Data for the task =>
--------------------------------------------------

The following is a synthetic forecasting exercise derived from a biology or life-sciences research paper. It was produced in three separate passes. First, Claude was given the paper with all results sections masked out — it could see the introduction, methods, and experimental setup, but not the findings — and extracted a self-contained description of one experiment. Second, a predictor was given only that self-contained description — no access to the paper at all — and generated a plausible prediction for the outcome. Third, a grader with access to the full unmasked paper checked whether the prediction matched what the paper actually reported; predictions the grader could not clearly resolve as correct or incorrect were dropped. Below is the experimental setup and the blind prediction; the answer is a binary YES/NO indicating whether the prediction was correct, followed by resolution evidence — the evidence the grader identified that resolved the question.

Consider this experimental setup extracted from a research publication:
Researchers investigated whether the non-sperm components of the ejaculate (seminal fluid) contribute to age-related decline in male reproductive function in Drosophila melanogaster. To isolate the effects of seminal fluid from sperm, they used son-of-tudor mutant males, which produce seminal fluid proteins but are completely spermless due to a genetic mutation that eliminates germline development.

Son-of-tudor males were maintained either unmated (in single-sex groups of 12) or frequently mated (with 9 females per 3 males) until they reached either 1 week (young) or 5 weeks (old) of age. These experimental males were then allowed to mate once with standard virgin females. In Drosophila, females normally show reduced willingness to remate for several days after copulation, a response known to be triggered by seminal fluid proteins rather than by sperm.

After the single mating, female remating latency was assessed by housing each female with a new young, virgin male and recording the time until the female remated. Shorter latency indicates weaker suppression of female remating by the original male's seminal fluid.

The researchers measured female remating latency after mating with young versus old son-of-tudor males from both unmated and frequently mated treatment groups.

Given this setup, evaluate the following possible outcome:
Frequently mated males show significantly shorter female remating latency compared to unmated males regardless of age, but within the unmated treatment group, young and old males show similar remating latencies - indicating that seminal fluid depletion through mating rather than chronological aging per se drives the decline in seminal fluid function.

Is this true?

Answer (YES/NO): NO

--------------------------------------------------

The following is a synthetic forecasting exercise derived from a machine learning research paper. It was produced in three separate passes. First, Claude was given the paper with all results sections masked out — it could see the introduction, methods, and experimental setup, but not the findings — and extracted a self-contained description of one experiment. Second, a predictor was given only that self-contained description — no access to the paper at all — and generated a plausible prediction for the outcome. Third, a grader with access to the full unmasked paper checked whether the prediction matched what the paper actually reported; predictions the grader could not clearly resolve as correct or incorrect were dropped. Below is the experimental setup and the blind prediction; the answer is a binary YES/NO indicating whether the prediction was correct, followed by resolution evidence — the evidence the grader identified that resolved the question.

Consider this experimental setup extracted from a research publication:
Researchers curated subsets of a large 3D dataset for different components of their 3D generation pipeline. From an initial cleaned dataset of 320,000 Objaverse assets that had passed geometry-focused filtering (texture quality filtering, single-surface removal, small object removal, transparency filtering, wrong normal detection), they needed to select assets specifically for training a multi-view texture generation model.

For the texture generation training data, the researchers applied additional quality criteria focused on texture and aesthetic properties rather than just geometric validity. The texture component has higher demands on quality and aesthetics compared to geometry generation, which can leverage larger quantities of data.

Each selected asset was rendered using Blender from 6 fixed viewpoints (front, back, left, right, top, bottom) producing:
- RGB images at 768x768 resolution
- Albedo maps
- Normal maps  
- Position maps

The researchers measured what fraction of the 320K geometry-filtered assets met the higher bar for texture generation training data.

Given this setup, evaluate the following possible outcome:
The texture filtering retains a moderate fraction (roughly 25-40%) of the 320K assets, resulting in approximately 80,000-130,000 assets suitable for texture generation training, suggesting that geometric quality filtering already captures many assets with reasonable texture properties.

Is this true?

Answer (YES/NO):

--------------------------------------------------

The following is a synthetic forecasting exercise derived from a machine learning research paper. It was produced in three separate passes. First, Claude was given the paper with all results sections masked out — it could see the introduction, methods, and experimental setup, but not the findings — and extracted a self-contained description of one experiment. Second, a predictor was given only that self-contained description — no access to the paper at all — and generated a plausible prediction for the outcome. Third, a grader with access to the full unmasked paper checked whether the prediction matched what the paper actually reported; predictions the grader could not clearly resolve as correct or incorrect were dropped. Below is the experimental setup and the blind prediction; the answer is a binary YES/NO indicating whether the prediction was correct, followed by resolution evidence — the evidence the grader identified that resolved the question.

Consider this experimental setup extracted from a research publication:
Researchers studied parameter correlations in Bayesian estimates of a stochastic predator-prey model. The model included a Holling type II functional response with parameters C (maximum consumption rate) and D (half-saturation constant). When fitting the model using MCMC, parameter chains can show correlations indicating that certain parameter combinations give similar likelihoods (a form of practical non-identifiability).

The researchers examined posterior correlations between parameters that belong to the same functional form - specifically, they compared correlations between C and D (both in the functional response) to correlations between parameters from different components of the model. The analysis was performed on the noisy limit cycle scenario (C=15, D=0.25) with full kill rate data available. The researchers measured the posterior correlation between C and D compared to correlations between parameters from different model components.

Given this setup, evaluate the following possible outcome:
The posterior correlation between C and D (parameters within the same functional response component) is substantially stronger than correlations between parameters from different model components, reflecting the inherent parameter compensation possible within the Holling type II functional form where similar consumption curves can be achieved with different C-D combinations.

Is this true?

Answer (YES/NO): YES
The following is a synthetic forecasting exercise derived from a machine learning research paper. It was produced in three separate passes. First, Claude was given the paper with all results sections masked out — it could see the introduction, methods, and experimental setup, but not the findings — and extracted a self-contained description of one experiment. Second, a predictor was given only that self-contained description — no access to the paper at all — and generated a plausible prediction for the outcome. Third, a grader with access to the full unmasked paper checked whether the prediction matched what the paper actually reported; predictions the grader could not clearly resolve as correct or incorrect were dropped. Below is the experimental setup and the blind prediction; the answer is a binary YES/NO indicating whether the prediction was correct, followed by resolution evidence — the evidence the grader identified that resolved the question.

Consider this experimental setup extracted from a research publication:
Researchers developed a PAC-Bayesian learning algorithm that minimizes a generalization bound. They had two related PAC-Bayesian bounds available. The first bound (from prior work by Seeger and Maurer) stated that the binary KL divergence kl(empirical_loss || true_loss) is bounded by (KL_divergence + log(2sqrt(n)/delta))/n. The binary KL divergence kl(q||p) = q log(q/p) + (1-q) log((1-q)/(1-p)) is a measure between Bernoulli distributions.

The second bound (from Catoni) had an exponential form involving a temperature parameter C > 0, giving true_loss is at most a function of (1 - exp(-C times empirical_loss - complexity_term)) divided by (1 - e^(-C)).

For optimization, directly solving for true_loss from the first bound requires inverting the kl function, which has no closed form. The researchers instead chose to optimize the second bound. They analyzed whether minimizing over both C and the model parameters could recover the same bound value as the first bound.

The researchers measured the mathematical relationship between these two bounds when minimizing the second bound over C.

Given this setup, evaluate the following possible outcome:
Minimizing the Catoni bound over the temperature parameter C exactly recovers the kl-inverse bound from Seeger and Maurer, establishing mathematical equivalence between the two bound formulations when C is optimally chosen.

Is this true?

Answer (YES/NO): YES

--------------------------------------------------

Task objective => Counting only lines of the data above that hold "functional", report the total and nothing else.

Expected answer => 3